09:11 AM CDT on Friday, October 27, 2006

Ben Lemoine / Eyewitness News Reporter

Jefferson Parish Sheriff Harry Lee said he is abandoning an idea he had to stop and possibly search young black men in high crime neighborhoods after complaints from the NAACP.

WWL-TV

Jefferson Parish Sheriff Harry Lee.

“It’s history,” said Lee in an interview with WWL radio Friday morning. “I’m not thinking about it any more.”

In an interview on WWL-TV Thursday night, Lee said the main reason behind the escalating murder rate in Jefferson Parish is black on black crime involving drugs.

He said that the overwhelming majority of victims of the murders in Jefferson Parish this year have been black, as have the majority of the suspects.

 “The white community is not the problem. The black community is the problem,” said Lee. “I think in the last few months now, the black community is recognizing it, and they’re willing to say, the sheriff is right. The problem is in the black community and we have to start doing things differently than we did in the past.”

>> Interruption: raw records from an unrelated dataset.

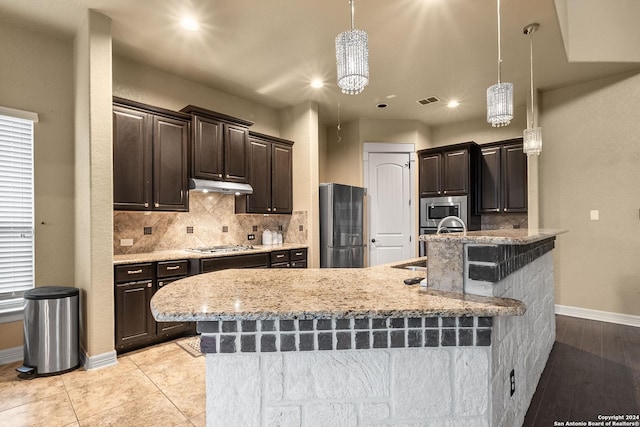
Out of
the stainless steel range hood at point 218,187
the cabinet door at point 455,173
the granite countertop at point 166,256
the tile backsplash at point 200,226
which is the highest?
the cabinet door at point 455,173

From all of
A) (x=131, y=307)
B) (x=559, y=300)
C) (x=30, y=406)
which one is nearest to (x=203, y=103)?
(x=131, y=307)

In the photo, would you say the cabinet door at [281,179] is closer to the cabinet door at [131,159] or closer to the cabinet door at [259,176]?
the cabinet door at [259,176]

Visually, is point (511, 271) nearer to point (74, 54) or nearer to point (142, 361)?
point (142, 361)

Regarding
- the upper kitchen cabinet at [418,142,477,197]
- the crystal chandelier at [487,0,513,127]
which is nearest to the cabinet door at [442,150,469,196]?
the upper kitchen cabinet at [418,142,477,197]

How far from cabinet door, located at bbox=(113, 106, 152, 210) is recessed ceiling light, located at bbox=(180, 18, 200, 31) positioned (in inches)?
37.9

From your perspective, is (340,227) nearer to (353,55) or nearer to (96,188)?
Answer: (96,188)

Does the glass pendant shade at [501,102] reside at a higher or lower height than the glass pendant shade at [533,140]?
higher

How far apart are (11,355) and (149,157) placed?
207 centimetres

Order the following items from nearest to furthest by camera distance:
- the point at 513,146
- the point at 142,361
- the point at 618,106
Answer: the point at 142,361, the point at 618,106, the point at 513,146

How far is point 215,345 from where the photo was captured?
1080mm

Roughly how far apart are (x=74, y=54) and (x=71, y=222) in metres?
1.59

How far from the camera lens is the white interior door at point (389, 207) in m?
5.53

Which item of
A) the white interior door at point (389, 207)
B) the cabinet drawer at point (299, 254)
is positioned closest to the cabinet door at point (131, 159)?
the cabinet drawer at point (299, 254)

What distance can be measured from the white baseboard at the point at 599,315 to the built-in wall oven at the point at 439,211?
5.37 feet
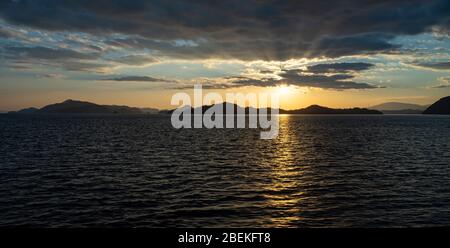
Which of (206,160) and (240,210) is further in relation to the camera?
(206,160)

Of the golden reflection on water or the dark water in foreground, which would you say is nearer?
the dark water in foreground

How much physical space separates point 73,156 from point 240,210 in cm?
4154

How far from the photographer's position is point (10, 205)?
2872 centimetres

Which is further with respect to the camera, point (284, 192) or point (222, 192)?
point (284, 192)

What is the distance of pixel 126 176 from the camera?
138ft

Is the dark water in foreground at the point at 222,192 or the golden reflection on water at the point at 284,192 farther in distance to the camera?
the golden reflection on water at the point at 284,192

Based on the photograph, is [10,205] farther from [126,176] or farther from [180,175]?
[180,175]

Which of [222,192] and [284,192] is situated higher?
[222,192]
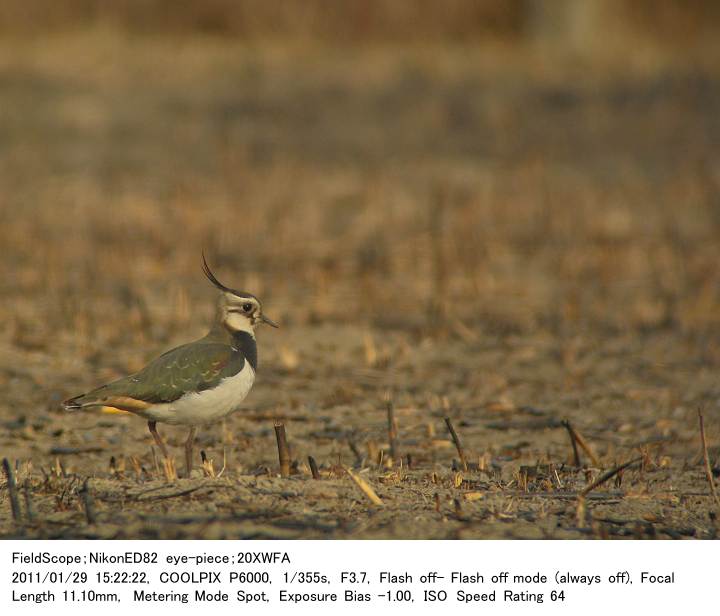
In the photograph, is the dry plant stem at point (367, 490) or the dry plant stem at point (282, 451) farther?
the dry plant stem at point (282, 451)

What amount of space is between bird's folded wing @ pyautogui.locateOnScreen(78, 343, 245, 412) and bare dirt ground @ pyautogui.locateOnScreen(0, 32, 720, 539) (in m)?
0.34

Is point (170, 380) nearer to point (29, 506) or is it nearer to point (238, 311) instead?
point (238, 311)

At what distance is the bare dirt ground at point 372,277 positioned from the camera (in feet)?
17.6

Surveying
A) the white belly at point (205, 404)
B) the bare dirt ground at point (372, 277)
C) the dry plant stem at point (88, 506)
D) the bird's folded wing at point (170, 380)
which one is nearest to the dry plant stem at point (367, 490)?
the bare dirt ground at point (372, 277)

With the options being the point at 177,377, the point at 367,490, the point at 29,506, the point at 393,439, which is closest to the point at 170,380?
the point at 177,377

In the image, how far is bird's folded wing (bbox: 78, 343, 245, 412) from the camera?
5.55 meters

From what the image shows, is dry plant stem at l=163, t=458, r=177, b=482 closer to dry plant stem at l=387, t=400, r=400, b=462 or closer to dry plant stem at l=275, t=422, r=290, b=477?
dry plant stem at l=275, t=422, r=290, b=477

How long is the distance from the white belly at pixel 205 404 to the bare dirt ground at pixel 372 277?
0.26m

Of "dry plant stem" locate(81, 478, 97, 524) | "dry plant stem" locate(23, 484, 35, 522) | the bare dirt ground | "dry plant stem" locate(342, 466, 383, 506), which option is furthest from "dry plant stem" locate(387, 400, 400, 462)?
"dry plant stem" locate(23, 484, 35, 522)

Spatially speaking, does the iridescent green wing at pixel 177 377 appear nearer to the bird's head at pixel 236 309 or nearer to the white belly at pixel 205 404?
the white belly at pixel 205 404

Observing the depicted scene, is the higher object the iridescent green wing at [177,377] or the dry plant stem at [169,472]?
the iridescent green wing at [177,377]

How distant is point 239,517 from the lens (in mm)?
4891

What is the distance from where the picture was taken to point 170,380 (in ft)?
18.3
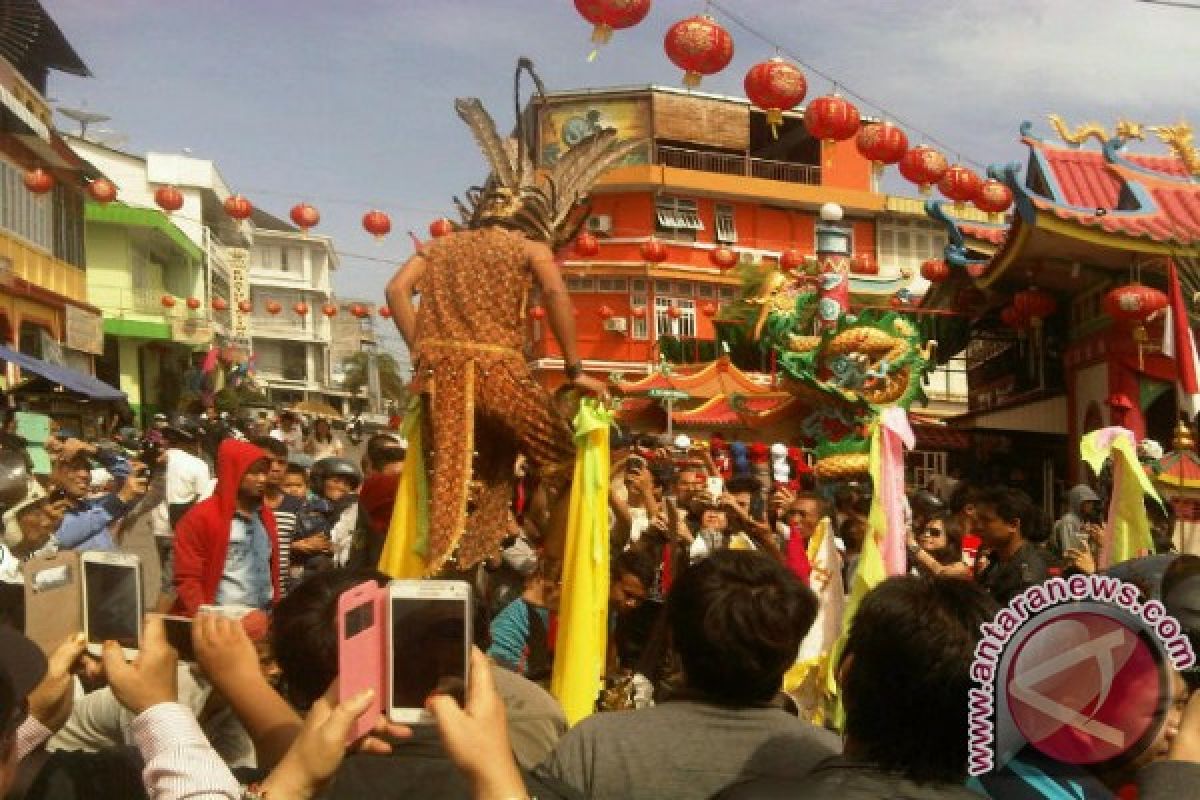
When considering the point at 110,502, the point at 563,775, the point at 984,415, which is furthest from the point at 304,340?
the point at 563,775

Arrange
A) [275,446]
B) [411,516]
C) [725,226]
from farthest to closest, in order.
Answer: [725,226], [275,446], [411,516]

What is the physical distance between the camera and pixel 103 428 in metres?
25.7

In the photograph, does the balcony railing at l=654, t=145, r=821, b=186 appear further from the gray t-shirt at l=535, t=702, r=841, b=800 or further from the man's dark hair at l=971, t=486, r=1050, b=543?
the gray t-shirt at l=535, t=702, r=841, b=800

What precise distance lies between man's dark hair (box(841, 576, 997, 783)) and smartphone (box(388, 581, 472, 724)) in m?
0.66

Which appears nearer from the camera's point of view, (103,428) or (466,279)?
(466,279)

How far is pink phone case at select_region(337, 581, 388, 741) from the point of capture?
1771mm

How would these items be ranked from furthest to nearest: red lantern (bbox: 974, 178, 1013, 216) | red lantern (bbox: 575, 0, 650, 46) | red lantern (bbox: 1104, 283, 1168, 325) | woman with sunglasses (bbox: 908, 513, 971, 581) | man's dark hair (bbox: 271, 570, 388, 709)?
red lantern (bbox: 974, 178, 1013, 216)
red lantern (bbox: 1104, 283, 1168, 325)
red lantern (bbox: 575, 0, 650, 46)
woman with sunglasses (bbox: 908, 513, 971, 581)
man's dark hair (bbox: 271, 570, 388, 709)

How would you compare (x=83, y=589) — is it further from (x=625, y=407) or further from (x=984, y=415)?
(x=625, y=407)

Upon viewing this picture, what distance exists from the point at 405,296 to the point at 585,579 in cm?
159

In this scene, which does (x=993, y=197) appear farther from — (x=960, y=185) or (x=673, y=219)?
(x=673, y=219)

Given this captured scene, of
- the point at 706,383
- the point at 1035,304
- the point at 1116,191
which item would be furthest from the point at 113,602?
the point at 706,383

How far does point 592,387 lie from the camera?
5.08 metres

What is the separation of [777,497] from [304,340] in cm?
5622

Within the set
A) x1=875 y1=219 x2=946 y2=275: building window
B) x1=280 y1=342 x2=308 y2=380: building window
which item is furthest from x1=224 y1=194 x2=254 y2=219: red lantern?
x1=280 y1=342 x2=308 y2=380: building window
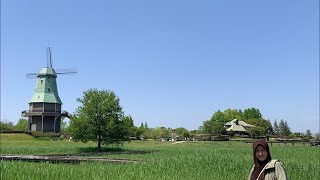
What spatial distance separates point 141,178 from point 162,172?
3011 mm

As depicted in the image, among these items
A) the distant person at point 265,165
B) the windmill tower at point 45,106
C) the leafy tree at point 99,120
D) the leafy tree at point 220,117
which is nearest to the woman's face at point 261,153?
the distant person at point 265,165

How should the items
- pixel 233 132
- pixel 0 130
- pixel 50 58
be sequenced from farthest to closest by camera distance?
pixel 233 132, pixel 50 58, pixel 0 130

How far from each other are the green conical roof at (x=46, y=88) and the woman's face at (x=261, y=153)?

Lee said that he wanted to confront groups of young black males congregating in the high crime areas, search them and possibly do background checks.

Local NAACP chief Dannatus King, whose organization accompanied Lee on a recent trip to Boston to look at their crime fighting techniques, called the comments "saddening." King said the comments threatened the goodwill that Lee and the NAACP have exchanged.

Lee said that after viewing Mr. Kings’ comments on WWL-TV, that he will call him and say, “you win.”

In Friday morning’s radio interview, Lee said he understood that some people might have problems with his plans to target young black men and that he has no problem stepping back from the idea, one he said he hadn’t even discussed with his staff, much less implemented.

“If they say that they don’t want to do that and that they’ll accept the consequences, that’s okay with me,” he said. “I did not think that stopping blacks from killing blacks would be objectionable to blacks.”

Lee was also told that a couple of web site polls showed high support for his plan, but Lee said that support was likely coming from people who wouldn’t be affected.

He said it is easy for someone whose child is not likely to be stopped to be okay with having other people checked.

Lee added that he harbors no ill will nor has any problem with the NAACP for its criticisms of his idea.

“All I’m trying to do is to save some black kid’s life.”